Problem:
The span to copy runs from the line containing "设置虚假赌博网站 北京您早 160109" to the last line below. Copy it exactly, with nothing else.
------ Information given ------
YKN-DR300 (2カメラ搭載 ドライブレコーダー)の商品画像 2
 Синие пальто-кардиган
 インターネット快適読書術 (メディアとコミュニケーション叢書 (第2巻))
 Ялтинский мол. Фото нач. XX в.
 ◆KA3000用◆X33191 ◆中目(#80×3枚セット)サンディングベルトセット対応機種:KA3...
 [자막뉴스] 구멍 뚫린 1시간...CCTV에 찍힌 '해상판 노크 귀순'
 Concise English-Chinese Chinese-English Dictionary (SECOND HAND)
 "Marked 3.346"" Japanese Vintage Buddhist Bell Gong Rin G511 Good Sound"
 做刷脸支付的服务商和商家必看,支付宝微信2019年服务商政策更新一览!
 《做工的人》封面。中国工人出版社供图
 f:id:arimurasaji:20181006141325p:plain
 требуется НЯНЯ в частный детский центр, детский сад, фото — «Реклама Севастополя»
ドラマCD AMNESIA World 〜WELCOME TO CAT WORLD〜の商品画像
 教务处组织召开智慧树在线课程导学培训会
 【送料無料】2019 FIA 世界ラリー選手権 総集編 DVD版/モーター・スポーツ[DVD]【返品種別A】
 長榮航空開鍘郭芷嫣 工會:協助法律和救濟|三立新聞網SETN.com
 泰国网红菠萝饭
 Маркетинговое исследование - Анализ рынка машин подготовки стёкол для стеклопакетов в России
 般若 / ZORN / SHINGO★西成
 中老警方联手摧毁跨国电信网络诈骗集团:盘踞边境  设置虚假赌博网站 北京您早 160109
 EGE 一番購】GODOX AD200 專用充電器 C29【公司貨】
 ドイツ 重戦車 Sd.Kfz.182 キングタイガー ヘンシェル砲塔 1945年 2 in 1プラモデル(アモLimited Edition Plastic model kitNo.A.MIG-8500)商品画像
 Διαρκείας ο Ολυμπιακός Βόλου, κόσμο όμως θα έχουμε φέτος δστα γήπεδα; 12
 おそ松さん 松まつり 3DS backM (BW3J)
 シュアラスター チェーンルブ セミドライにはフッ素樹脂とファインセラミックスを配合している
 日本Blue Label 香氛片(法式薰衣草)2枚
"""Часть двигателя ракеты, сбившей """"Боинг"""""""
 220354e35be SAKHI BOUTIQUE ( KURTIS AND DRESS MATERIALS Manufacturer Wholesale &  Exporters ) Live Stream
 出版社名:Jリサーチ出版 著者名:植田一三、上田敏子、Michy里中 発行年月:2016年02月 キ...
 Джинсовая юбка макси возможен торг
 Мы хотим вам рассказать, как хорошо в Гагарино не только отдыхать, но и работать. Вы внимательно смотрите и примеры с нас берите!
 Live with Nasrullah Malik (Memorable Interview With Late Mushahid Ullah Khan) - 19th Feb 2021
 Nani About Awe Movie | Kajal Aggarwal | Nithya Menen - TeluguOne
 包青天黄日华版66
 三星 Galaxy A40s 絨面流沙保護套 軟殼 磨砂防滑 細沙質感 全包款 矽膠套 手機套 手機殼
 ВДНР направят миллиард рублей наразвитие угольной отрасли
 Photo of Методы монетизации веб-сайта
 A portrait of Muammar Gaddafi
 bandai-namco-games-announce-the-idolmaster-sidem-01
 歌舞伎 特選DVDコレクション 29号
------
Task answer:
 中老警方联手摧毁跨国电信网络诈骗集团:盘踞边境  设置虚假赌博网站 北京您早 160109
 EGE 一番購】GODOX AD200 專用充電器 C29【公司貨】
 ドイツ 重戦車 Sd.Kfz.182 キングタイガー ヘンシェル砲塔 1945年 2 in 1プラモデル(アモLimited Edition Plastic model kitNo.A.MIG-8500)商品画像
 Διαρκείας ο Ολυμπιακός Βόλου, κόσμο όμως θα έχουμε φέτος δστα γήπεδα; 12
 おそ松さん 松まつり 3DS backM (BW3J)
 シュアラスター チェーンルブ セミドライにはフッ素樹脂とファインセラミックスを配合している
 日本Blue Label 香氛片(法式薰衣草)2枚
"""Часть двигателя ракеты, сбившей """"Боинг"""""""
 220354e35be SAKHI BOUTIQUE ( KURTIS AND DRESS MATERIALS Manufacturer Wholesale &  Exporters ) Live Stream
 出版社名:Jリサーチ出版 著者名:植田一三、上田敏子、Michy里中 発行年月:2016年02月 キ...
 Джинсовая юбка макси возможен торг
 Мы хотим вам рассказать, как хорошо в Гагарино не только отдыхать, но и работать. Вы внимательно смотрите и примеры с нас берите!
 Live with Nasrullah Malik (Memorable Interview With Late Mushahid Ullah Khan) - 19th Feb 2021
 Nani About Awe Movie | Kajal Aggarwal | Nithya Menen - TeluguOne
 包青天黄日华版66
 三星 Galaxy A40s 絨面流沙保護套 軟殼 磨砂防滑 細沙質感 全包款 矽膠套 手機套 手機殼
 ВДНР направят миллиард рублей наразвитие угольной отрасли
 Photo of Методы монетизации веб-сайта
 A portrait of Muammar Gaddafi
 bandai-namco-games-announce-the-idolmaster-sidem-01
 歌舞伎 特選DVDコレクション 29号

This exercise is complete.